Begin with the line containing "Panax ginseng _ medicinal" and end with the last line of the data below; return those lines exactly, and only those.

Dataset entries
※
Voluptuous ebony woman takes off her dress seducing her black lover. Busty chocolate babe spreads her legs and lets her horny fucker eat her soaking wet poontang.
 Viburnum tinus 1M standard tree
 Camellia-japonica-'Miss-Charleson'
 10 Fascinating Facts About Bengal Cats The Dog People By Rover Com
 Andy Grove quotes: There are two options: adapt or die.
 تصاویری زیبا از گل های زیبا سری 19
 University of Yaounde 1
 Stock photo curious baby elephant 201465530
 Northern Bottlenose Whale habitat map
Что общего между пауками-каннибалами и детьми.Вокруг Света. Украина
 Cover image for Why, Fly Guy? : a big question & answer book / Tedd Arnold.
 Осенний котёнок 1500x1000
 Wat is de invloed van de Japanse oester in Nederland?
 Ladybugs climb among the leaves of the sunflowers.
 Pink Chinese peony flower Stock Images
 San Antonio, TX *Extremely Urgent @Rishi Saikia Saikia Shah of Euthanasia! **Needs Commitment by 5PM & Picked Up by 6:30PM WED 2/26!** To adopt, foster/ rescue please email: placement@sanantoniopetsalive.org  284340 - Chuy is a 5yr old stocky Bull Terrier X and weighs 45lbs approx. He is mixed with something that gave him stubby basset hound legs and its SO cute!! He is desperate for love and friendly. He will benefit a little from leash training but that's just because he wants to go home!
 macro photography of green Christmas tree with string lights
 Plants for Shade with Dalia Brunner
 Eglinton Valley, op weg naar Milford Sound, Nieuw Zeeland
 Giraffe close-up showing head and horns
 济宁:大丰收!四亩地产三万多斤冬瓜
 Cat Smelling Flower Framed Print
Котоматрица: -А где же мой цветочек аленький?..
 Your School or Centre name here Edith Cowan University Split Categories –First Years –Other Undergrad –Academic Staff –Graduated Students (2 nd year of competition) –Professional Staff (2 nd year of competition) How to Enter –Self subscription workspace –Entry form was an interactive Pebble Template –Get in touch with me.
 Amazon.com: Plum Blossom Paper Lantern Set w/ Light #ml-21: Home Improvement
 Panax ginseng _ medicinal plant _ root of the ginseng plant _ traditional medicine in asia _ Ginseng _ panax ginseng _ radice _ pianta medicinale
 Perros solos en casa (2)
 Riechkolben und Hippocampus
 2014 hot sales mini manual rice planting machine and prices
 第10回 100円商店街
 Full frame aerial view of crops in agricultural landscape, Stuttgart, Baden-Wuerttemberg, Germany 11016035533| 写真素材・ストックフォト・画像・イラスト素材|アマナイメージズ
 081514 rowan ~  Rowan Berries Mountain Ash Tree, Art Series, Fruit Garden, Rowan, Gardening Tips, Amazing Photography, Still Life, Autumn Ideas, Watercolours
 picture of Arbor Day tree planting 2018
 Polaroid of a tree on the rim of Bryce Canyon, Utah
※
> _Answer box_:
 Panax ginseng _ medicinal plant _ root of the ginseng plant _ traditional medicine in asia _ Ginseng _ panax ginseng _ radice _ pianta medicinale
 Perros solos en casa (2)
 Riechkolben und Hippocampus
 2014 hot sales mini manual rice planting machine and prices
 第10回 100円商店街
 Full frame aerial view of crops in agricultural landscape, Stuttgart, Baden-Wuerttemberg, Germany 11016035533| 写真素材・ストックフォト・画像・イラスト素材|アマナイメージズ
 081514 rowan ~  Rowan Berries Mountain Ash Tree, Art Series, Fruit Garden, Rowan, Gardening Tips, Amazing Photography, Still Life, Autumn Ideas, Watercolours
 picture of Arbor Day tree planting 2018
 Polaroid of a tree on the rim of Bryce Canyon, Utah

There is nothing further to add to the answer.